[Stored data]

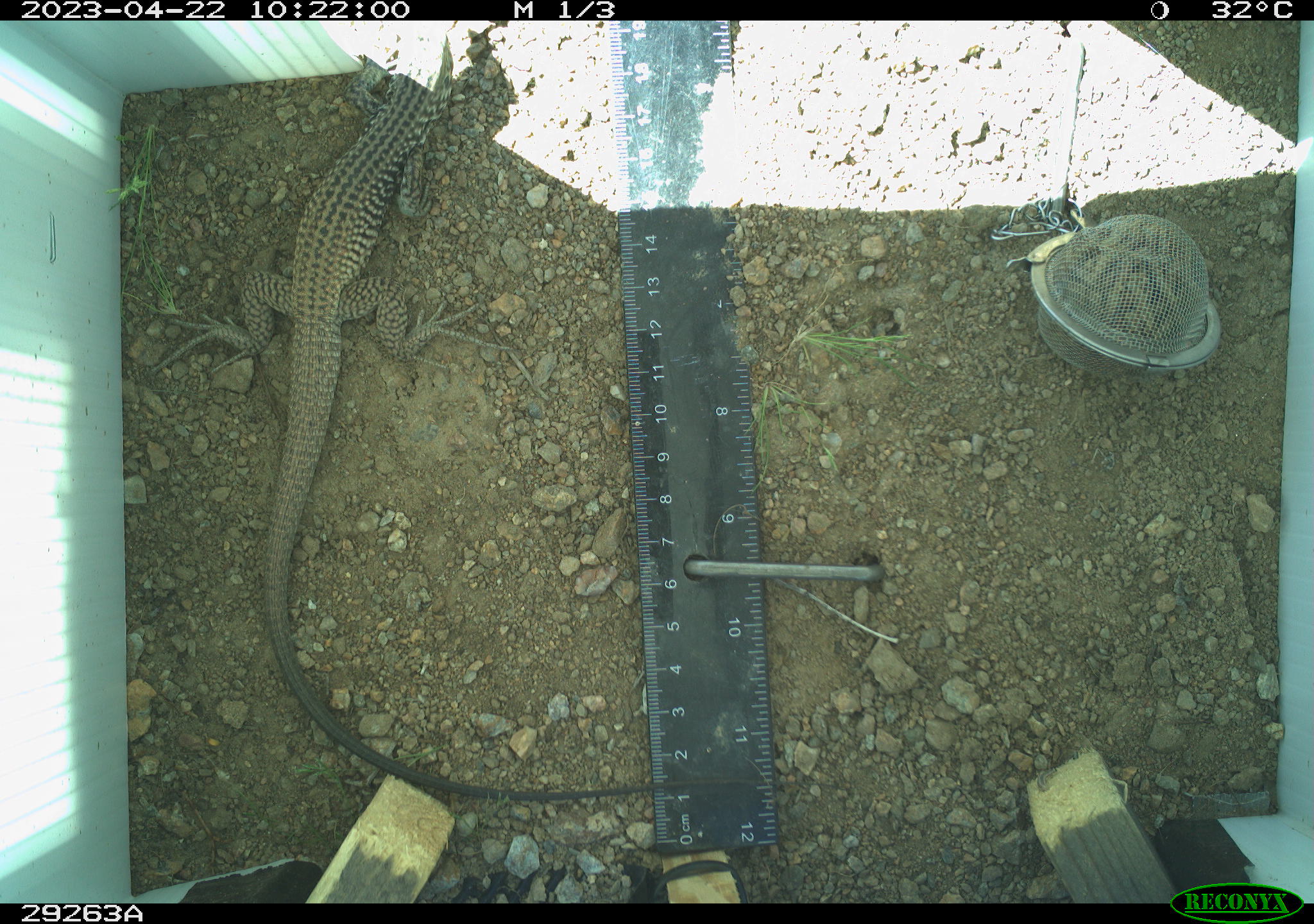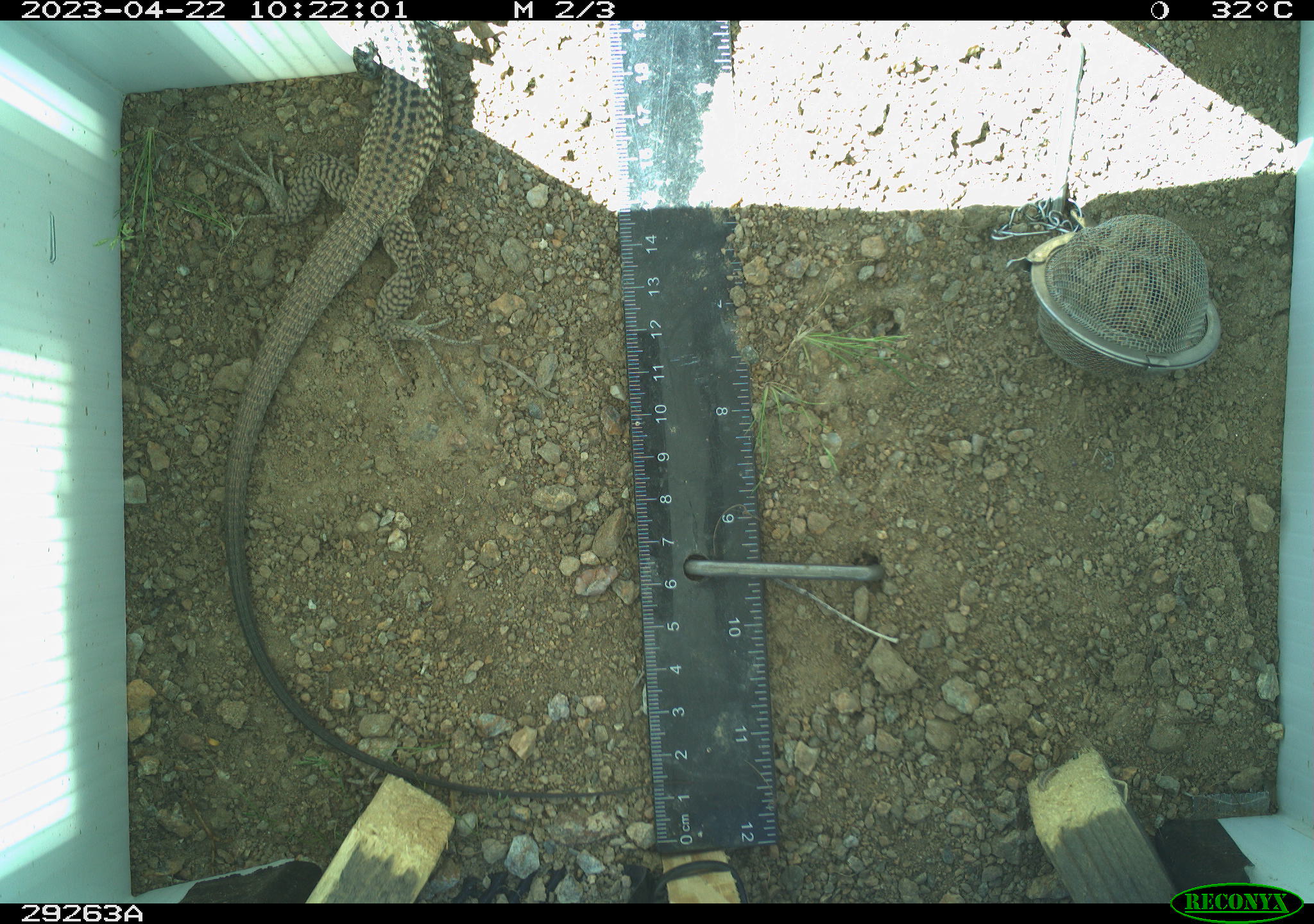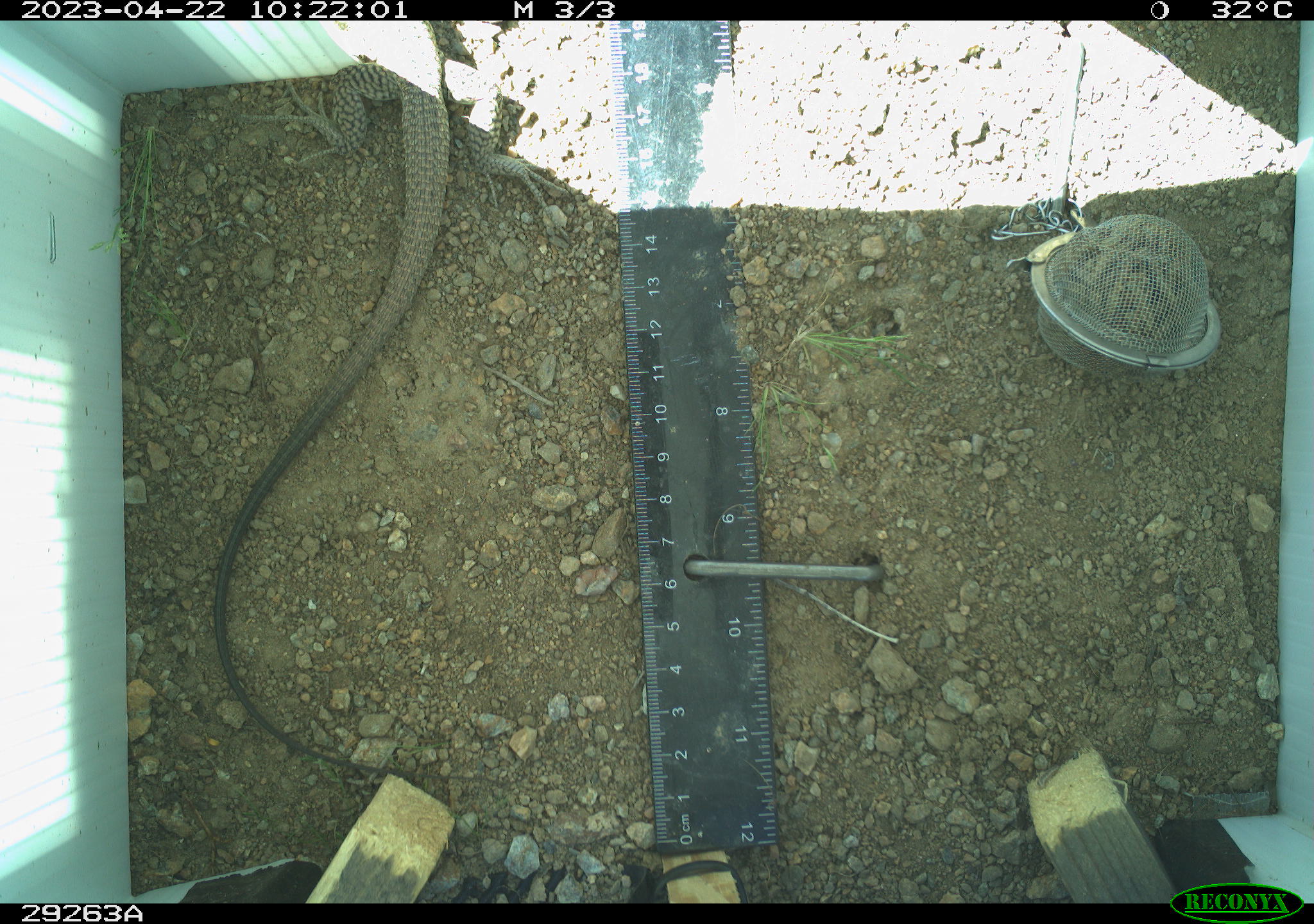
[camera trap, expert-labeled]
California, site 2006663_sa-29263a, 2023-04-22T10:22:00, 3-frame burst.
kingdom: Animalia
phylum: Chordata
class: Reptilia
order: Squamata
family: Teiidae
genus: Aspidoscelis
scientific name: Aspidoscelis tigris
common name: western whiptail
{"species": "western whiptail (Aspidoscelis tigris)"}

» **What you are asked to do**:
Return the records above verbatim, leaving out images.

» **Response to this exercise**:
[camera trap, expert-labeled]
California, site 2006663_sa-29263a, 2023-04-22T10:22:00, 3-frame burst.
kingdom: Animalia
phylum: Chordata
class: Reptilia
order: Squamata
family: Teiidae
genus: Aspidoscelis
scientific name: Aspidoscelis tigris
common name: western whiptail
{"species": "western whiptail (Aspidoscelis tigris)"}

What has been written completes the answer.